* **Enunciado da tarefa 1**
Reescreva o trecho do texto sobre a política econômica que começa com as palavras "Minha visão do" e termina em "de nossa história.", substituindo "tese de titular" por "tese de livre-docência".

* **Texto fornecido**
Minha visão do ciclo de expansão acelerada iniciado em 1968 está registrada na minha tese de titular "Ciclo e Crise", escrita no final de 1978. Nela já constam minhas críticas ao processo de endividamento externo e à correspondente "ciranda financeira" da divida pública interna indexada, antes mesmo que os choques externos de 1979 precipitassem o país numa das maiores e mais longas crises financeiras de nossa história.
Delfim Netto, no período de 1968 a 1973, aproveitou o último suspiro de crescimento internacional antes da ruptura definitiva do sistema de Bretton Woods e surfou na onda de liquidez internacional expandindo o crédito interno e o endividamento externo que alimentou o "milagre". Já Mário Henrique Simonsen (1974/79), enfrentando a primeira crise do petróleo e do balanço de pagamentos, forçou a captação de recursos externos, aumentando o diferencial entre os juros internos e externos. Sua política monetária levou às últimas conseqüências o nosso peculiar processo de moeda indexada e de ampliação do "overnight" e endividou substancialmente as empresas estatais, para cumprir as metas do 2º PND (Plano Nacional de Desenvolvimento).

* **Enunciado da tarefa 2**
Filtre as entradas e copie todas as linhas que contêm a sequência "between". Diferencie maiúsculas de minúsculas.

* **Entradas do exercício**

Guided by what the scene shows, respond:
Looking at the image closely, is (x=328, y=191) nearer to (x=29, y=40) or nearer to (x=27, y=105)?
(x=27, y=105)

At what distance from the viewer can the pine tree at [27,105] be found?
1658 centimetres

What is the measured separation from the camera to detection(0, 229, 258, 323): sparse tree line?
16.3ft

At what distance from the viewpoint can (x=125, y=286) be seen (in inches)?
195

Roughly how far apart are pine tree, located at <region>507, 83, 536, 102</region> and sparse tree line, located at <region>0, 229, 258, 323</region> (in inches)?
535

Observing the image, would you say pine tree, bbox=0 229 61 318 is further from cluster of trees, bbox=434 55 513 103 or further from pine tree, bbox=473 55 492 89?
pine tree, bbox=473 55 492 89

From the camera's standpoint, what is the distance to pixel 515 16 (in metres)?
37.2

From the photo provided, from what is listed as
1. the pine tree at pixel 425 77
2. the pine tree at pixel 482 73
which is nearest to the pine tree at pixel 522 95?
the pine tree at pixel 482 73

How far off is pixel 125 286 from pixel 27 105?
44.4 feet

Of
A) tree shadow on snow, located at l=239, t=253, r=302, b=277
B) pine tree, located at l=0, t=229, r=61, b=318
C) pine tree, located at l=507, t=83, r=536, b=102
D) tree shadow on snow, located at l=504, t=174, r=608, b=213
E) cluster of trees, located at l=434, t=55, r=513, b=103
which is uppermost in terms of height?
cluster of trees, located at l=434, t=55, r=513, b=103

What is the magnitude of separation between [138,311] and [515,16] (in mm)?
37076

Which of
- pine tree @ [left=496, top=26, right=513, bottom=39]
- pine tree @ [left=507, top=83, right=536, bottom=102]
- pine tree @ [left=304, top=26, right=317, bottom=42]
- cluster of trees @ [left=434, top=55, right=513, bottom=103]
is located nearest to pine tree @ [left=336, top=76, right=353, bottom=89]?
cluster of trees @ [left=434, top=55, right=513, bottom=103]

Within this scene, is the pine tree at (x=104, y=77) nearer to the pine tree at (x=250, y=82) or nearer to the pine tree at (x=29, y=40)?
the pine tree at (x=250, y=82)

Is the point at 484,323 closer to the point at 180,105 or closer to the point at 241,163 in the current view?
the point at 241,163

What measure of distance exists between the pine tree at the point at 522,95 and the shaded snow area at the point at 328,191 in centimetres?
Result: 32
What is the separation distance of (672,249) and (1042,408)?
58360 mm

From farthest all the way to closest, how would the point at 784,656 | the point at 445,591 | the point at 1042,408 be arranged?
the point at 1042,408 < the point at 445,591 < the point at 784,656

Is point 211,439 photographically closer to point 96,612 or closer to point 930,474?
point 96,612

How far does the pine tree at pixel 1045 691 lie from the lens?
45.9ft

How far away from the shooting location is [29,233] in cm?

* **Resposta da tarefa 1**
Minha visão do ciclo de expansão acelerada iniciado em 1968 está registrada na minha tese de livre-docência "Ciclo e Crise", escrita no final de 1978. Nela já constam minhas críticas ao processo de endividamento externo e à correspondente "ciranda financeira" da divida pública interna indexada, antes mesmo que os choques externos de 1979 precipitassem o país numa das maiores e mais longas crises financeiras de nossa história.

* **Resposta da tarefa 2**
What is the magnitude of separation between [138,311] and [515,16] (in mm)?
What measure of distance exists between the pine tree at the point at 522,95 and the shaded snow area at the point at 328,191 in centimetres?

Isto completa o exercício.